_EXTRACTED TEXT_

────

Complete inspection of urethra by cystoscopy can help diagnose this complication and the mesh must be excised.

=== Pain ===
Postoperative pain is usually experienced at pelvic, groin, thigh region or during sexual intercourse. Furthermore, it can be caused by mesh erosion or subclinical infection. One hypothesised aetiology for mesh-related pain is that inflammatory response induces the shrinkage of mesh, leading to vaginal tightening.

To treat postoperative pain, an examination in the pelvic region is performed to determine the cause of pain. If there are no significant examination findings, pain relief drugs, such as nonsteroidal anti-inflammatory medicine, will be first prescribed to patients. If the pain persists for months, local anesthetics with corticosteroids can be injected at the site of pain. For more severe cases, mesh excision with targeted physical therapy can be considered as a last resort.

────

Dataset entries:
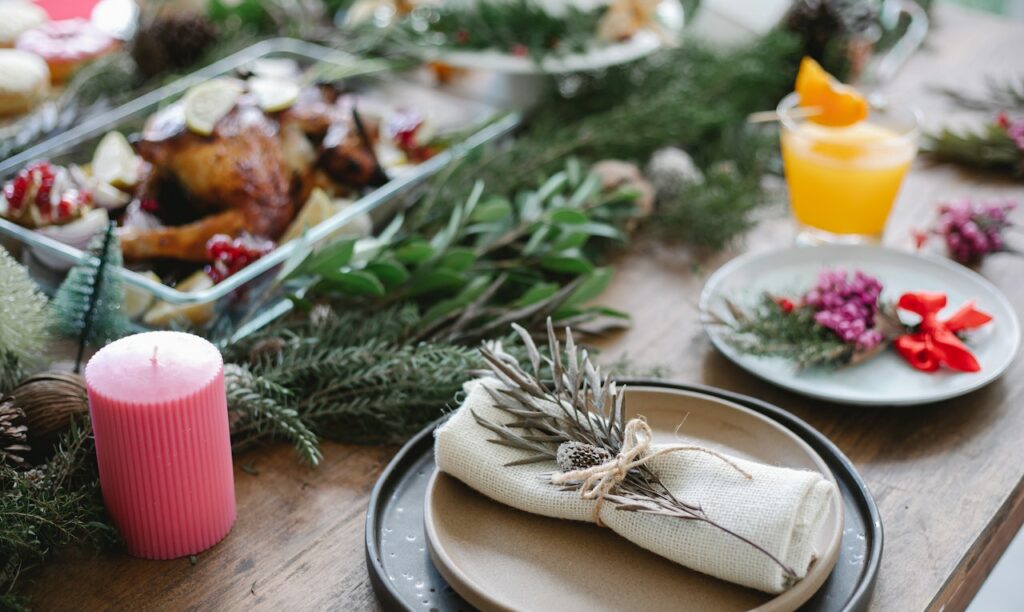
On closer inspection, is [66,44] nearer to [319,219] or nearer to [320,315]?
[319,219]

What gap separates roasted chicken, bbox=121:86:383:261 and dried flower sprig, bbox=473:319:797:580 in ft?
1.61

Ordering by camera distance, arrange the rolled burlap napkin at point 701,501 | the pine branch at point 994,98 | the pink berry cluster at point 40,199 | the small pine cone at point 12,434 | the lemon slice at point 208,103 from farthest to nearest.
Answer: the pine branch at point 994,98 < the lemon slice at point 208,103 < the pink berry cluster at point 40,199 < the small pine cone at point 12,434 < the rolled burlap napkin at point 701,501

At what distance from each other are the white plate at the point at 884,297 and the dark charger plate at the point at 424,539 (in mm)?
128

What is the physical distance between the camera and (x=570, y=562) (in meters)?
0.80

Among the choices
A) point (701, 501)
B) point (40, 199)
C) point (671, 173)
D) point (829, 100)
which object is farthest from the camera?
point (671, 173)

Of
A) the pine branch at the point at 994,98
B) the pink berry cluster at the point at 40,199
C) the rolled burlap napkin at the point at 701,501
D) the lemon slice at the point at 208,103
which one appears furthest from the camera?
the pine branch at the point at 994,98

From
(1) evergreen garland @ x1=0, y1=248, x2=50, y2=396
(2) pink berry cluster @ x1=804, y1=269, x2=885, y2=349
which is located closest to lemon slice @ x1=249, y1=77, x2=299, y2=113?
(1) evergreen garland @ x1=0, y1=248, x2=50, y2=396

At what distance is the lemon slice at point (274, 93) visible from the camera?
1.36 m

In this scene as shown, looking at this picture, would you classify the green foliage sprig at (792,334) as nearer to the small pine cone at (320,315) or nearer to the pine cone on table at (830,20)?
the small pine cone at (320,315)

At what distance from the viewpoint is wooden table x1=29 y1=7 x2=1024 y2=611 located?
833 millimetres

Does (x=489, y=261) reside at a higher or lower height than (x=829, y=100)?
lower

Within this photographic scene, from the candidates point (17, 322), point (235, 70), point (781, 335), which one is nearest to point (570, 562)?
point (781, 335)

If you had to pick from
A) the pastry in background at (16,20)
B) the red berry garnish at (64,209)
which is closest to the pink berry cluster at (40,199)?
the red berry garnish at (64,209)

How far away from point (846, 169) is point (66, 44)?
1.25m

────

_PARTS OF THE EXERCISE_
1. Transcribe the passage on mesh complications from "To treat postoperative" up to and including "a last resort.".
2. In the passage on mesh complications, what is prescribed first when the pelvic examination shows no significant findings?
3. Resume the passage on mesh complications after its final sentence and carry it forward.

_SOLVED PROBLEMS_
1.
To treat postoperative pain, an examination in the pelvic region is performed to determine the cause of pain. If there are no significant examination findings, pain relief drugs, such as nonsteroidal anti-inflammatory medicine, will be first prescribed to patients. If the pain persists for months, local anesthetics with corticosteroids can be injected at the site of pain. For more severe cases, mesh excision with targeted physical therapy can be considered as a last resort.

2. Pain relief drugs, such as nonsteroidal anti-inflammatory medicine, are prescribed first.

3.
=== Pelvic infection ===
Although postoperative infection seldom occur among patients who have undergone mesh surgery, it is still an inherent risk for any surgical implantations and results in severe implications. In cases of severe infection, complete mesh excision is highly commended.

=== Others ===
Other common complications include urinary problems, abnormal bleeding, organ perforation while some rare complications, such as recurrent pelvic organ prolapse, neuro-muscular problems, vaginal scarring and emotional problems are also observed. From 2008 to 2010, three deaths were associated with transvaginal mesh surgery for POP repair due to bowel perforation and abnormal bleeding.

=== Risk factors for complications ===
==== Concomitant surgery ====
The number and extent of concomitant surgeries increase with the complication risks.

However, for patients who require concurrent mesh slings, concomitant hysterectomy is often necessary. Certain incision methods for hysterectomy, such as an inverted T incision, will also increase the risk of complications significantly.

==== Inappropriate surgical techniques ====
The size of the incision and extent of sling tension should be minimized to reduce risk of complications. This is often determined by the surgical skills of surgeons.

=== Protective factors for complications ===
Uterine preservation and minimal incision size should be performed as they prevent damage to the urogenital system.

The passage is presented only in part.